# Indoors or Outdoors?



## Benja (Jan 26, 2012)

Ideally, both in moderation, but If I were to be stuck in one for the rest of my life, I would choose to be out-of-doors.

Outdoors, ISFP.


----------



## Emily Riddle (Jan 23, 2012)

I prefer indoors. 
Never liked the crowd and I can't deal with slow-moving people. But if I were outside, I want to be in a place where there are many trees and mountains. I like nature!


----------



## Yomotsu Risouka (May 11, 2012)

I prefer the outdoors at night... but it's always bright, hot, and noisy out there during the day, so I stay in most of the time.


----------



## Saira (Feb 2, 2012)

ENTP. Outdoors, but only if the place has a great view. I makes me feel like I own the territory. Indoors with great view is okay, too.


----------



## Enkidu (Apr 19, 2010)

Objective: Extend the forum thread on whether indoors or outdoors is preferable, beginning with the reply that belongs under the final header, "Enkidu (Apr 19, 2010)".

Extracted information:
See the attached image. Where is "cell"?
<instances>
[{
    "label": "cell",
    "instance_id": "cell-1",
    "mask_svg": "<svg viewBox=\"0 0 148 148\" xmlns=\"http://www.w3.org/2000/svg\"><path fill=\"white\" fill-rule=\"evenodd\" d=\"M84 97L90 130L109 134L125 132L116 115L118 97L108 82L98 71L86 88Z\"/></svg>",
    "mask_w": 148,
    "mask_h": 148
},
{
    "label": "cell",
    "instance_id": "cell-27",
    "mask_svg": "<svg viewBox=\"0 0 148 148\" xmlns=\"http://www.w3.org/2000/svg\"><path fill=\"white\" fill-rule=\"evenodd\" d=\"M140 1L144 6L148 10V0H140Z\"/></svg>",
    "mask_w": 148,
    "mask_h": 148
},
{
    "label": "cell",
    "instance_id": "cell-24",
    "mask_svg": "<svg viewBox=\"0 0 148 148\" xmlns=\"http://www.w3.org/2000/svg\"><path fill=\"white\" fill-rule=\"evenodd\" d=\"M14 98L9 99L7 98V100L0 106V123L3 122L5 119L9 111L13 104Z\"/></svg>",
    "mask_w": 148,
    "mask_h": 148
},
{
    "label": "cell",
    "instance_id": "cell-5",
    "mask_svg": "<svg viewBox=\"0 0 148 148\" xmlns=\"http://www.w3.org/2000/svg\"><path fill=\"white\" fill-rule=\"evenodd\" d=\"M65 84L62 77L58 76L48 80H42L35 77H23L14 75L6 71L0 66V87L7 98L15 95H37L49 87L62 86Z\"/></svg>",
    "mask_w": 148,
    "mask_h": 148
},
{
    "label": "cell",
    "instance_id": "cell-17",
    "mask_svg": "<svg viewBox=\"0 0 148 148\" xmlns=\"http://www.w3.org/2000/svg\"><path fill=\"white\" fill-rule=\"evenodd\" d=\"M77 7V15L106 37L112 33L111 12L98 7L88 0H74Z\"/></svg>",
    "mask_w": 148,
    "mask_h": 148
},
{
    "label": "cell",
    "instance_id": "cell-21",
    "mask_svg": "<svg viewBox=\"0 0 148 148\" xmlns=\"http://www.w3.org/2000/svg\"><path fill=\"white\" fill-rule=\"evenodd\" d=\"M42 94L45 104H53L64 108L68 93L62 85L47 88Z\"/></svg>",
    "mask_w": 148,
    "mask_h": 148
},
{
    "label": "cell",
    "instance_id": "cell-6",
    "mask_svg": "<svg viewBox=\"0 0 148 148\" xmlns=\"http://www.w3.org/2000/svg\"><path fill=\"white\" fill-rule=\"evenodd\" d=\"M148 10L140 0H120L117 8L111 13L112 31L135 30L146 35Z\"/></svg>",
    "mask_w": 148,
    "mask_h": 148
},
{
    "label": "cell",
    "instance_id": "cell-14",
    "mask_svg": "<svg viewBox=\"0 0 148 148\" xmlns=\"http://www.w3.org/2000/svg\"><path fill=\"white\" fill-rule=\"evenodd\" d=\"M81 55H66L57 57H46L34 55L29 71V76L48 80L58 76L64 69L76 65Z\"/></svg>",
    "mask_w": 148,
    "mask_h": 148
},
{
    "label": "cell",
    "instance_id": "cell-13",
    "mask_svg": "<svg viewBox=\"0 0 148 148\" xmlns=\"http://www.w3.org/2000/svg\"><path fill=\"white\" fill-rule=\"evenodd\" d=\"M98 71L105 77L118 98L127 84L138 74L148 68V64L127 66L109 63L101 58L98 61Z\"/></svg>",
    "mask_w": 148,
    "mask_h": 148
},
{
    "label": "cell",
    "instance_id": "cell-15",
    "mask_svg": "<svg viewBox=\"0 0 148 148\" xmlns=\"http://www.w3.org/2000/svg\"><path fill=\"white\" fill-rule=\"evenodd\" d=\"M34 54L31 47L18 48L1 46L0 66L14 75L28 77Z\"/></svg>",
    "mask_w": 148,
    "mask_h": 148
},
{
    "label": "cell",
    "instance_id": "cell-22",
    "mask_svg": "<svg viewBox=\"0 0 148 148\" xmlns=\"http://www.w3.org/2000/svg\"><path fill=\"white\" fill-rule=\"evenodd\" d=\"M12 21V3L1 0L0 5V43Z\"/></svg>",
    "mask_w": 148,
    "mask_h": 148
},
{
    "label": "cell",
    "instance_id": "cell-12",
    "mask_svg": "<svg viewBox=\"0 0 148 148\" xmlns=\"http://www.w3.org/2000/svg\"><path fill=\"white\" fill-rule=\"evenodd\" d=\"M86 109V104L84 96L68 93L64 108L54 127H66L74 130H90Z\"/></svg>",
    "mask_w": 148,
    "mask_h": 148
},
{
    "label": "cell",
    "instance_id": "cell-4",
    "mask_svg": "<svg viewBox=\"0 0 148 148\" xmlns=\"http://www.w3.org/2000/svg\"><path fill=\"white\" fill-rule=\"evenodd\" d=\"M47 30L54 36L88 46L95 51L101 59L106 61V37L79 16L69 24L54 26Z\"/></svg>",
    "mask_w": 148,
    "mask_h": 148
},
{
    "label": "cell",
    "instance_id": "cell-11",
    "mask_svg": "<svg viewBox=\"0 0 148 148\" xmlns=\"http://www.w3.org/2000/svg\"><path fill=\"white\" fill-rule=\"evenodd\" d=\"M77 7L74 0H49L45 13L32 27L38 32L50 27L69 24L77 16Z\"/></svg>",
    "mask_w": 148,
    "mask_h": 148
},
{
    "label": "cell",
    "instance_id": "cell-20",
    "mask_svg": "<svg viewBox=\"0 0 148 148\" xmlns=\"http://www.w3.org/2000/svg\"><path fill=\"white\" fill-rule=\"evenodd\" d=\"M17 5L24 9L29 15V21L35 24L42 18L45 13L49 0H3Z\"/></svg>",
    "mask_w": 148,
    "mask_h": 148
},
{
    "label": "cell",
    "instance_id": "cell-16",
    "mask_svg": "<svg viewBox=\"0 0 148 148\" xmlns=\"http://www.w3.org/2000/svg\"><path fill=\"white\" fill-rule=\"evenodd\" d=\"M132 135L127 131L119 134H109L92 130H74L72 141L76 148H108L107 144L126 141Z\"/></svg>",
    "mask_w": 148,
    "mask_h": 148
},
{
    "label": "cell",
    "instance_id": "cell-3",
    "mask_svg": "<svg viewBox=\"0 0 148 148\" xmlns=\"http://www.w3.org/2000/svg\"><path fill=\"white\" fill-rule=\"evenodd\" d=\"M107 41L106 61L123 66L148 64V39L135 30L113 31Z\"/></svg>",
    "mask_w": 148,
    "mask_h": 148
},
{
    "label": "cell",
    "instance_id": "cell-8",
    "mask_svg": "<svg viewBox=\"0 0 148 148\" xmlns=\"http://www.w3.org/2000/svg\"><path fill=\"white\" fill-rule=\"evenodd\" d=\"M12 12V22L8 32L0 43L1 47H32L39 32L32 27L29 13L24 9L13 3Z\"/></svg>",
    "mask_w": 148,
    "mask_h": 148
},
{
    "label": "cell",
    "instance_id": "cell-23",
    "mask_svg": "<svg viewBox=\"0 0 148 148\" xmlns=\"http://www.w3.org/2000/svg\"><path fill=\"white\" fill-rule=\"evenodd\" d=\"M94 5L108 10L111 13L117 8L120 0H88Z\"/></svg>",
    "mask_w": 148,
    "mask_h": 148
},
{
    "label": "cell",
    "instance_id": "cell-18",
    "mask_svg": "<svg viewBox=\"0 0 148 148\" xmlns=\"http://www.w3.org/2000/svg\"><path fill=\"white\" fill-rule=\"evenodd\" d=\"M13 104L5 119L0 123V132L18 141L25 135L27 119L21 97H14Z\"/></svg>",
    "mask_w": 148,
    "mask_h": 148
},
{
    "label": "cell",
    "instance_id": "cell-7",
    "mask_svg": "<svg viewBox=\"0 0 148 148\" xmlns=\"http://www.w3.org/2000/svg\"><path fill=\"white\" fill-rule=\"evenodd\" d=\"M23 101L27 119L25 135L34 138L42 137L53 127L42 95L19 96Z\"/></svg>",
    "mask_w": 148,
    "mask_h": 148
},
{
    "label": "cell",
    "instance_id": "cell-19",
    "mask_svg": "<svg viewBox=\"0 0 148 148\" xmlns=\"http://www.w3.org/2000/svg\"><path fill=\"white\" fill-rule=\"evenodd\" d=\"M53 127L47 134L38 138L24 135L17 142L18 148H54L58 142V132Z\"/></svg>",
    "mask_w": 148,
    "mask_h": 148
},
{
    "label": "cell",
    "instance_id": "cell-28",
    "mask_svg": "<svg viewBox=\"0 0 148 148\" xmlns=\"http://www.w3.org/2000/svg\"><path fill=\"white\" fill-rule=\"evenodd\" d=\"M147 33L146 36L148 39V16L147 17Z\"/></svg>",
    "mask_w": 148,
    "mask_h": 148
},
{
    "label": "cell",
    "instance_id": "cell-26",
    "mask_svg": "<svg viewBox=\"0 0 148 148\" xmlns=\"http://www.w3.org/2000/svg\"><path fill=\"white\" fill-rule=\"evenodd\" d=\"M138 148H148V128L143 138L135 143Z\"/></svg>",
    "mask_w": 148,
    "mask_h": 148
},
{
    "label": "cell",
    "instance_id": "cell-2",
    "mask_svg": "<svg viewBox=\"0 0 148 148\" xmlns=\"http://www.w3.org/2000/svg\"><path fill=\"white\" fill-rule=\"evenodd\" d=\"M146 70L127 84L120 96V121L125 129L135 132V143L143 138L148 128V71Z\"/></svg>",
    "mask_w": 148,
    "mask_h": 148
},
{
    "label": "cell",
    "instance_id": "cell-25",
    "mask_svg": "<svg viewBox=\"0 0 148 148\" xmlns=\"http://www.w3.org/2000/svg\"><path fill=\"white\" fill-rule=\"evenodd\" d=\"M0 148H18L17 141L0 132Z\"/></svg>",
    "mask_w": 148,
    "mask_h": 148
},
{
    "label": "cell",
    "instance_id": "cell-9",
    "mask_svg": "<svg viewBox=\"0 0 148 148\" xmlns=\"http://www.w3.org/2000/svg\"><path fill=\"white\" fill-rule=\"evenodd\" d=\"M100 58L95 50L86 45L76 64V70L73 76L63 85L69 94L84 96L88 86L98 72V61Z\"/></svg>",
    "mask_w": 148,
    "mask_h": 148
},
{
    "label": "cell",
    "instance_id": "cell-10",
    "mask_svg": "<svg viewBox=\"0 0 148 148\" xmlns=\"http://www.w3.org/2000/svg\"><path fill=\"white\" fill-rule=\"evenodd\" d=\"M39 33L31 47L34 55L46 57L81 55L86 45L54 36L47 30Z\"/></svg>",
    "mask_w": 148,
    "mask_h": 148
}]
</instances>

Output below:
I feel the most comfortable in the outdoors. Restlessness takes over if I stay in too long. This is especially true if there are no windows in the room/building I am spending my day in. (INFJ)


----------



## cades (Apr 25, 2012)

no doors~INTP

if you insist a real answer than indoors, but no doors is still the best answer.


----------



## Mulberries (Feb 17, 2011)

Indoors. There are too many people outdoors where I live. I'd say outdoors in more secluded places.


----------



## Mutatio NOmenis (Jun 22, 2009)

Outdoor INTP reporting for duty.


----------



## firedell (Aug 5, 2009)




----------



## OrdinarinessIsAFWTD (Jun 28, 2011)

Ambi-doored ENTP

Okay, flipped a coin, out won.


----------



## Pralix (May 22, 2012)

Indoors. ISTJ. Though I do like the occasional stroll in the park as long as it isn't too hot/cold/crowded/buggy.


----------



## SophiaScorpia (Apr 15, 2012)

Indoors, INTJ.


----------



## blackpeppergeneral (Nov 7, 2011)

Outdoors. ENTP


----------



## Nekomata (May 26, 2012)

Indoors, where I can read, go online, play video games, watch tv etc~ I'm also INFP *nodnod*


----------



## Holgrave (Oct 11, 2011)

Indoors ISTJ. I get cold easily and I get warm easily. A/C and heating are probably the best inventions ever.


----------



## woodpeace (Jul 20, 2011)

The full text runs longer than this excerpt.